Turn all of the material below into a numbered list, one line per item, and leave out the blank lines.

── Recorded data

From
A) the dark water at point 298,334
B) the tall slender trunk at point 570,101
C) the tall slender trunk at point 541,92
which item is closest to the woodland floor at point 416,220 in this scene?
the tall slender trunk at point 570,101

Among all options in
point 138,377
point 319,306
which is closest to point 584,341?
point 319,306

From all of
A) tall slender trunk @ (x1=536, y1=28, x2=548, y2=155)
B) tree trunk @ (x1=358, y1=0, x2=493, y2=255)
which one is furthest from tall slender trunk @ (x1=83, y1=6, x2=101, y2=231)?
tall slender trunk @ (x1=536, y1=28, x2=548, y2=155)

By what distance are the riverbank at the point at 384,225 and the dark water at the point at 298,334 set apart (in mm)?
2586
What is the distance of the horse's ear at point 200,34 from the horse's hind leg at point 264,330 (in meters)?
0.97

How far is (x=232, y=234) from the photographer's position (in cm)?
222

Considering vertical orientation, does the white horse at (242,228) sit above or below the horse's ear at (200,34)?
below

────

**Problem solution:**
1. From
2. A) the dark water at point 298,334
3. B) the tall slender trunk at point 570,101
4. C) the tall slender trunk at point 541,92
5. which item is closest to the woodland floor at point 416,220 in this scene?
6. the tall slender trunk at point 570,101
7. Among all options in
8. point 138,377
9. point 319,306
10. which is closest to point 584,341?
11. point 319,306
12. From all of
13. A) tall slender trunk @ (x1=536, y1=28, x2=548, y2=155)
14. B) tree trunk @ (x1=358, y1=0, x2=493, y2=255)
15. which one is furthest from tall slender trunk @ (x1=83, y1=6, x2=101, y2=231)?
16. tall slender trunk @ (x1=536, y1=28, x2=548, y2=155)
17. By what distance are the riverbank at the point at 384,225 and the dark water at the point at 298,334 set apart (in mm)?
18. 2586
19. What is the distance of the horse's ear at point 200,34 from the horse's hind leg at point 264,330 (in meters)?
20. 0.97
21. How far is (x=232, y=234) from the photographer's position (in cm)?
22. 222
23. Considering vertical orientation, does the white horse at (242,228) sit above or below the horse's ear at (200,34)?
24. below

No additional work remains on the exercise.